At one end of Pennsylvania Avenue on Capitol Hill, GOP wants deep cuts in a continuing resolution. Meanwhile, President Obama has threatened to veto the measure if it's not to his liking.
Rhetoric is heating up on both sides about possible triggers for a government shutdown. Current funding for the federal government will expire within days of Congress's return from the President's Day recess.
Jim Horney, Vice President for Federal Fiscal policy at the Center on Budget and Policy Priorities, told Federal News Radio, this isn't your father's shutdown threat.
This time it doesn't look like we're close to a resolution of the fiscal year 2011 appropriations and it's really likely to meld in with the debate that's likely to occur over coming weeks and couple of months over the need to increase the debt limit and what to do more generally about the budget. So this may end up being a really unusual year in how long it takes to settle what appropriations to provide for the current year.
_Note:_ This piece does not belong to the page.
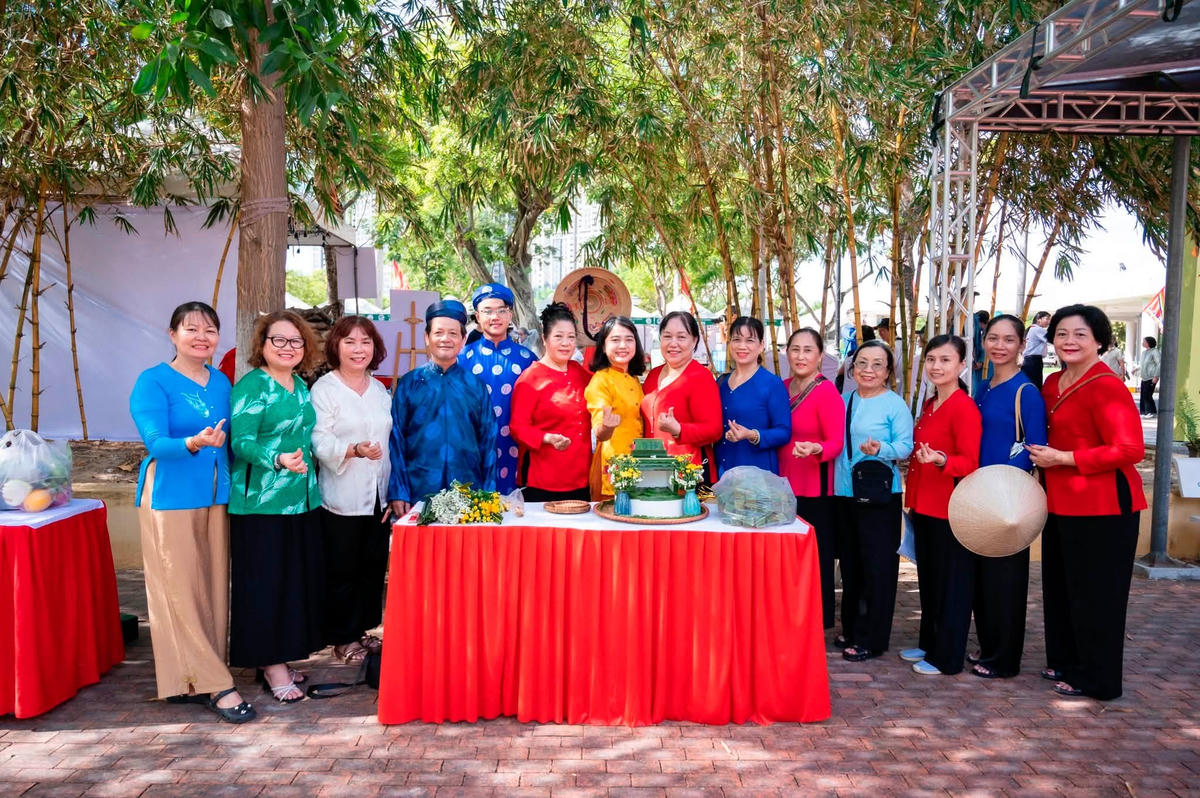 Đà Nẵng: Phát triển di tích Đình làng Nại Nam kết hợp di sản Mỳ Quảng thành sản phẩm văn hóa du lịch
Horney explained the basic conflict between the two plans.
"The difference between the President's budget and what the House Republicans are doing right now," said Horney, "is the House Republicans want to institute big cuts in programs, and across the board - not exactly the same level across the board, but it really reaches into everything; the grants and the day to day operations of the government." While the President has called for increases in education and transportation, noted Horney, he's not calling for big cuts in day to day operations.
Horney said he worries that for members of Congress who haven't had much experience with appropriations "and what it takes to provide for the day to day operations of the government, it's awfully easy to say 'Oh let's just cut back on those expenses. Let's reduce this,' without having a sense of you can't do that very much without really harming the ability of the federal government to provide the services and benefits that people expect."
The more funding for the current year is delayed, the more it makes things very difficult, said Horney, for agencies. The average cut being called for is about 14% below the current level, "but since you're going to squeeze those cuts into the last seven months or so of the fiscal year, it means for the rest of the year, agencies would have to operate on about 24 percent than they are currently." That can make things very difficult for agencies in terms of salaries, expenses and on-going operations, said Horney.